Emergency Rooms are a bellwether of the U.S. Health Care “system.”

I’ve explained in other posts why the E.R. is a tough place to work and a tougher place to be a patient.

Now comes news that some Florida-based hospitals are piloting an E.R. reservation system. The goals are intuitive:

  1. Minimize patient waiting times, thereby
  2. increase patient satisfaction.
  3. Improve the working and waiting environments for staff and patients, and
  4. boast about the new idea, providing the for-profit hospital chain (Tenet) a marketing advantage.

Ding! The old-fashioned way.

All it costs is $9.99. No joke. You have to put the money down on a credit card to reserve your spot, which guarantees that you’ll be seen within fifteen minutes of the appointment time that you are given.

And what If you’re not seen in fifteen minutes?
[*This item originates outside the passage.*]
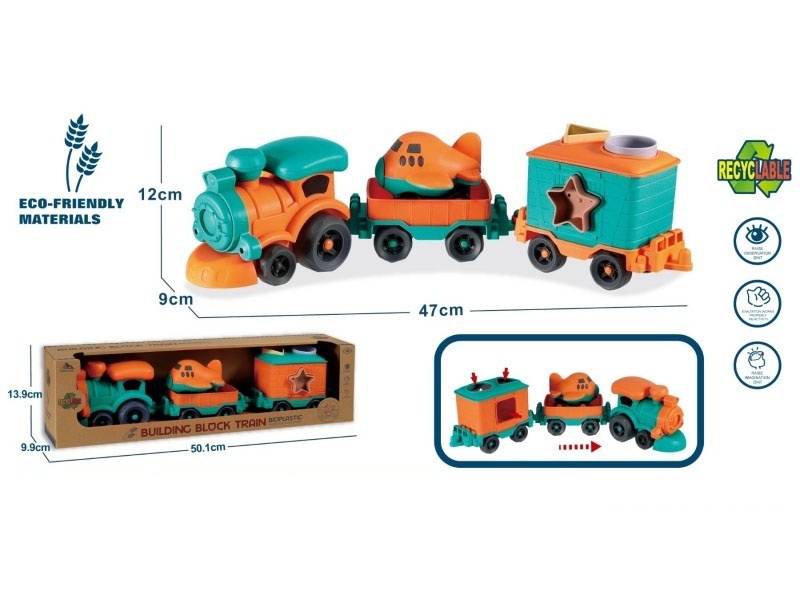 Lighting And Sound - Straw Material Sliding Cartoon Locomotive Hanging Carriages (Geometric Grain-Shaped Blocks *4) - Paired With 1 Sliding Aircraft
Money back guarantee!

So these hospitals are going to let us reserve a spot in the often horridly long E.R. queue? That’s ten bucks I’d be glad to spend.¬†What’s not to like?

According to the article, the system works well for those whose health situations are not true emergencies. But for those with serious issues like heart attacks or strokes, waiting for your reservation time can be a big mistake.

“Time is tissue,” we are taught in medical school.

Come to think of it, isn’t making an appointment for the E.R. kind of like what you’re supposed to do at your doctor’s office?

If you can make an appointment in the E.R for the same day and be seen in fifteen minutes of that time guaranteed, why bother with a primary care office that makes you wait anywhere from two to six weeks for an appointment with your doctor?